The Epidermis is made up of epithelial cells in 4 distinct layers over most of the body except the hands and feet which have an extra layer. The layers of the skin are:

Basal layer or Stratum Basale is the deepest layer of the epidermis. It is a single row of epithelial cells called Keratinocytes which are constantly dividing and sending new cells up into the next layer. This layer contains melanocytes and merkel cells.

The next layer is the spinous layer or Stratum Spinosum. It is the thickest layer of the epidermis and here the keratinocytes spread out and lock in to all the other keratinocytes creating a kind of patchwork quilt of oddly shaped cells.
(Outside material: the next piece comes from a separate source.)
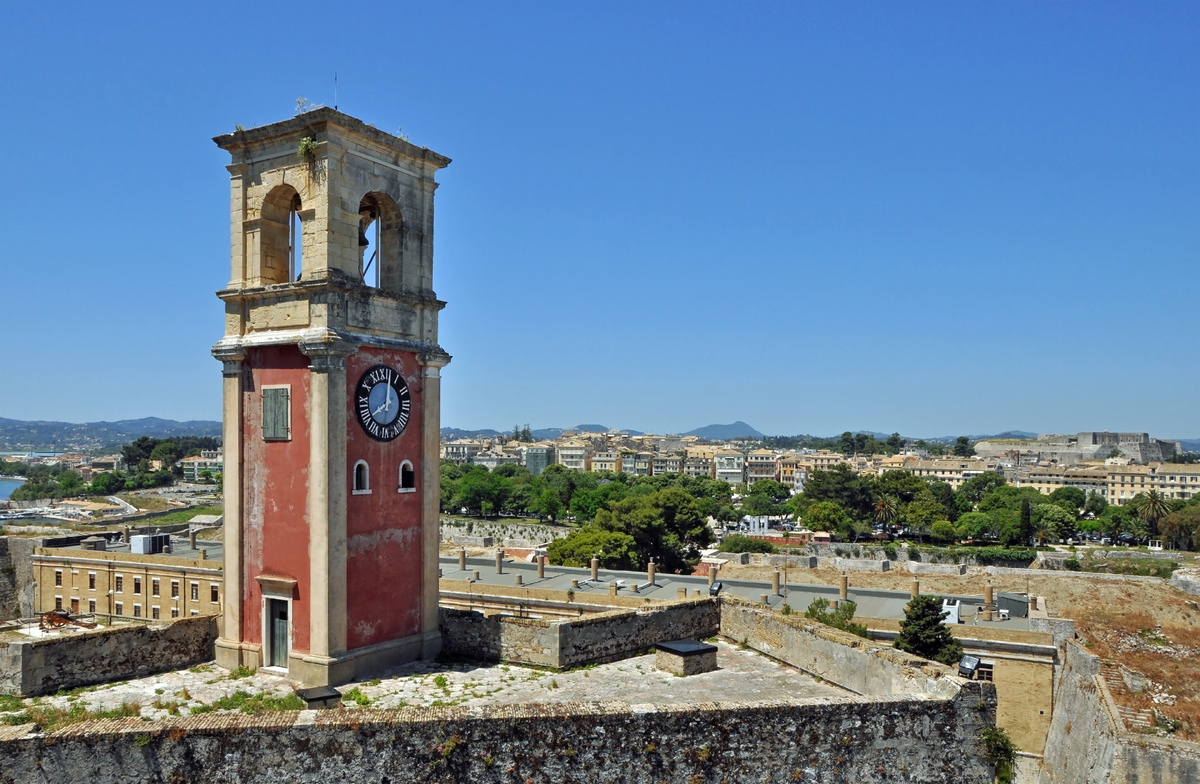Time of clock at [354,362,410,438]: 8:01
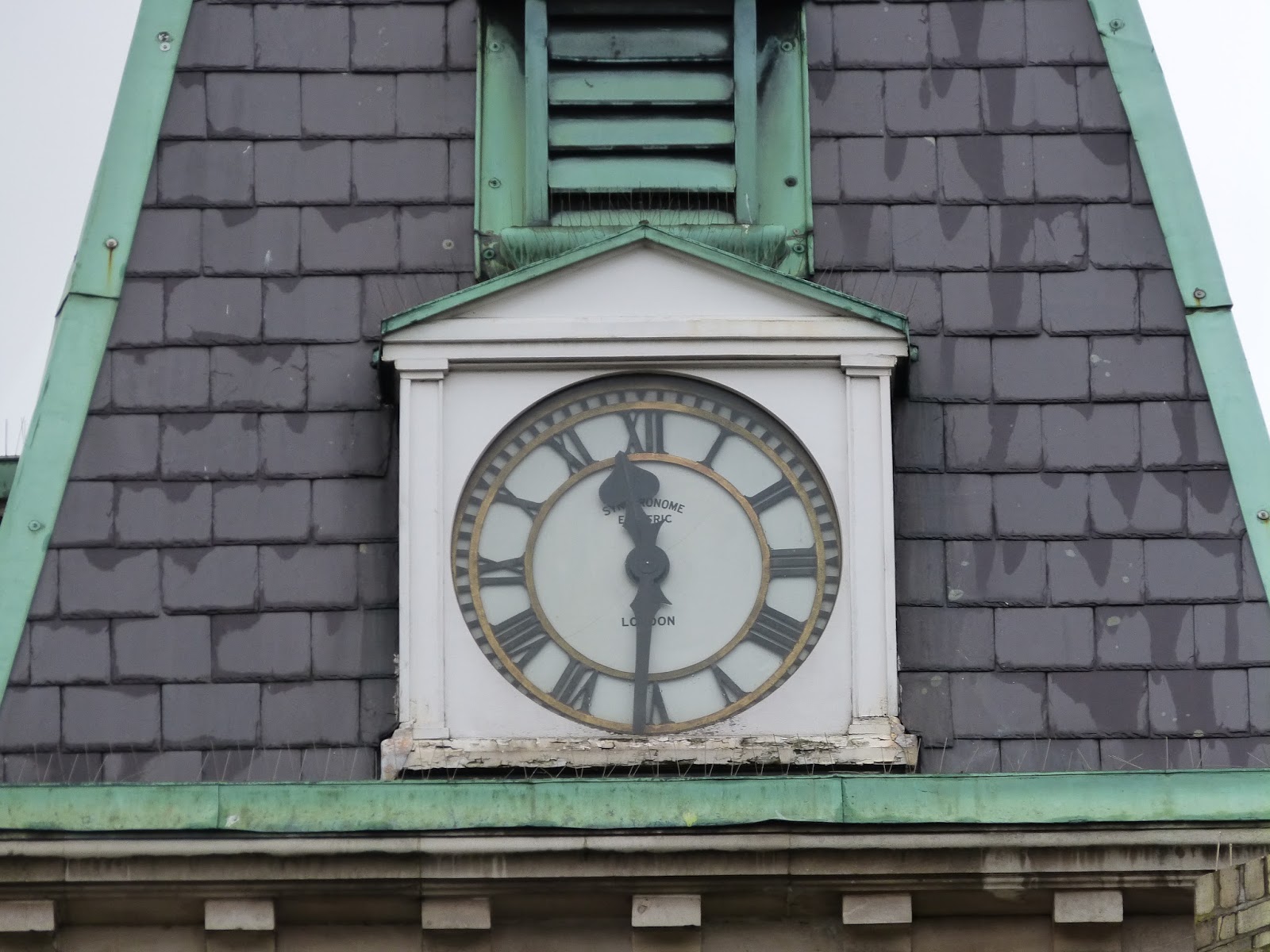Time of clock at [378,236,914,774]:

As many of the joins are at sharp angles, this is nicknamed the spiny layer. Melanin granules and Langerhan’s cells exist in this layer.

The Stratum Granulosum or Granular layer is the next layer towards the surface. This layer is less dense than the Spiny Layer as the cells flatten out and become more compact. The Granular layer is where fibres called keratin filaments start to gather together and lipids (fats) accumulate to prepare the layer to fulfil its job of protecting the body. It is at this point that the cells is no longer living.

The Stratum Lucidum or clear layer is only present on the palms of the hands and soles of the feet. It is made up of dead cells that look clear under a microscope. It gives an extra layer of protection and flexibility to areas of most friction.

The Stratum Corneum is the thick, outermost layer of the skin and consists of dead, keratinatised cells called corneocytes. The cells are bound together with connectors called desmosomes and their function is to protect the deeper layers from water and injury. The Stratum Corneum is constantly sloughing off its outer cells while being replenished from below.

The Dermis

The dermis is connective tissue. Connective tissue is a supporting framework. Its main components are Collagen, Elastin and Ground Substance.

The Dermis supports and strengthens the epidermis and is made up of connective tissue. It has 2 layers. They are not clearly defined as in the epidermis but rather a continuum, from the papillary dermis near the epidermis, to the reticular dermis below it, which then merges with the subcutaneous tissue.

Layers of the Dermis

The Papillary Dermis
The Reticular Dermis

The Papillary Dermis

The Papillary Dermis is the thin upper layer closest to the epidermis. It is called the papillary dermis because it projects papillae (nipple-like structures) into the epidermis. This fixes the dermis to the epidermis so they don’t slide over each other. The Papillary Dermis contains Capillaries – which provide nutrients to and remove waste from the cells of the epidermis.

The Reticular Dermis

The Reticular Dermis is the largest part of the dermis and it contains many structures such as hair follicles, sebaceous glands, sweat glands, nerves, blood vessels, lymph vessels, muscles and other glands. This layer gives strength and resilience to the skin because of the presence of a scaffolding of Collagen and Elastin fibres in a kind of syrup called Ground Substance.

The Hypodermis or subcutaneous tissue

The Hypodermis is the tissue that lies under the dermis. It is mainly made of adipose tissue (fat), connective tissue and blood vessels but many of the structures of the skin such as hair follicles, glands, nerves and muscles extend to this area. The hypodermis anchors the dermis to the underlying fascia (layers that surround body structures such as bones and muscles). The reticular dermis blends into the hypodermis rather than the two being well defined separate layers.